### TO-DO LIST
[A] In the passage on renaming the book, what new title is chosen for the book?
[B] Copy the passage on renaming the book word for word from "So, a sea change." to "a (derivative) title.".

### EXTRACT TO READ

- - -

But I digress. I admire Rothfuss. I admire Sanderson, even though his prosaic style is for me the equivalent of shucking perhaps a metric ton of corn: soothing but ultimately redundant and lacking for any semblance of intrigue (sorry to the Sanderson fans, yes, there is no question he is an epic world-builder and also, forgive my absolutely terrible similes, I'm writing this on the fly on the heels of an editing deadline and my brain is pretty kaput at this present moment. I promise they hit harder in the book).

When it comes down to it, I don't want my work to be viewed through either a Rothfussian lens or a Sandersonian.

Add to that the reality that identity politics is a cut carotid and is still managing, with all the strength and vigor of a vital artery, to hemorrhage all over the place. I don't want a potential reader to be deterred from picking up my book because the title has Man in it. Trust me when I say that while men certainly feature prominently, so do women, and they both make mistakes.

So, a sea change. The inspiration struck on a walk, and if you really want to know, I was enjoying a pretty mundane thought whilst ambling about at golden hour, and it was, "I love a land when shadows grow tall." The sun was at a slant and the shadows at that time were tall, you see. My brain instantly scolded itself. 'A land is the description used to describe a country, a nation, a city-state or what-have-you, dummy,' certainly not the sloped chaparral I was then amongst. So I revised it in my head, 'I love the land when shadows grow tall.' At which point my brain begins to hum again, this time with tiny pings of positive reinforcement, 'Ooh, so clever. Well done, you. That has a nice ring to it. Oh...'

My book, the book I'd named haphazardly and in a hurry. People were asking, and I needed an answer, so I scanned the first three chapters for a line and out came a (derivative) title.

But "When Shadows Grow Tall..." Cue a frenzied mental detailing of everything that happens in the book - the first of a trilogy, the ostensible sunset (and what follows but midnight and the dawn?), the set-up, the character studies, the darkness which looms...

It was perfect, and I more or less (after crowd-sourcing a comparative vote, of course) changed it the next day. I didn't even have to write in a line to justify it; it was already there in the text all along.

And so I present to you, When Shadows Grow Tall, an epic quest fantasy with men and women, boys and girls. Like all epics, it is an examination of not one thing, but many: freedom, equity, truth, free will, how to effectively forage flora and fauna in the wild and more. I hope that you will enjoy.

- - -

### DATASET EXCERPT
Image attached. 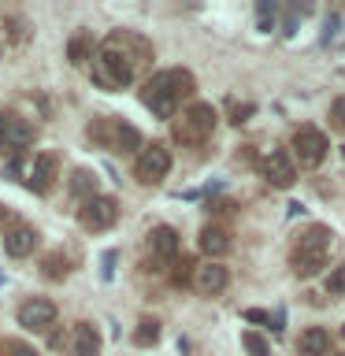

- - -

### OUTPUTS
[A] When Shadows Grow Tall

[B]
So, a sea change. The inspiration struck on a walk, and if you really want to know, I was enjoying a pretty mundane thought whilst ambling about at golden hour, and it was, "I love a land when shadows grow tall." The sun was at a slant and the shadows at that time were tall, you see. My brain instantly scolded itself. 'A land is the description used to describe a country, a nation, a city-state or what-have-you, dummy,' certainly not the sloped chaparral I was then amongst. So I revised it in my head, 'I love the land when shadows grow tall.' At which point my brain begins to hum again, this time with tiny pings of positive reinforcement, 'Ooh, so clever. Well done, you. That has a nice ring to it. Oh...'

My book, the book I'd named haphazardly and in a hurry. People were asking, and I needed an answer, so I scanned the first three chapters for a line and out came a (derivative) title.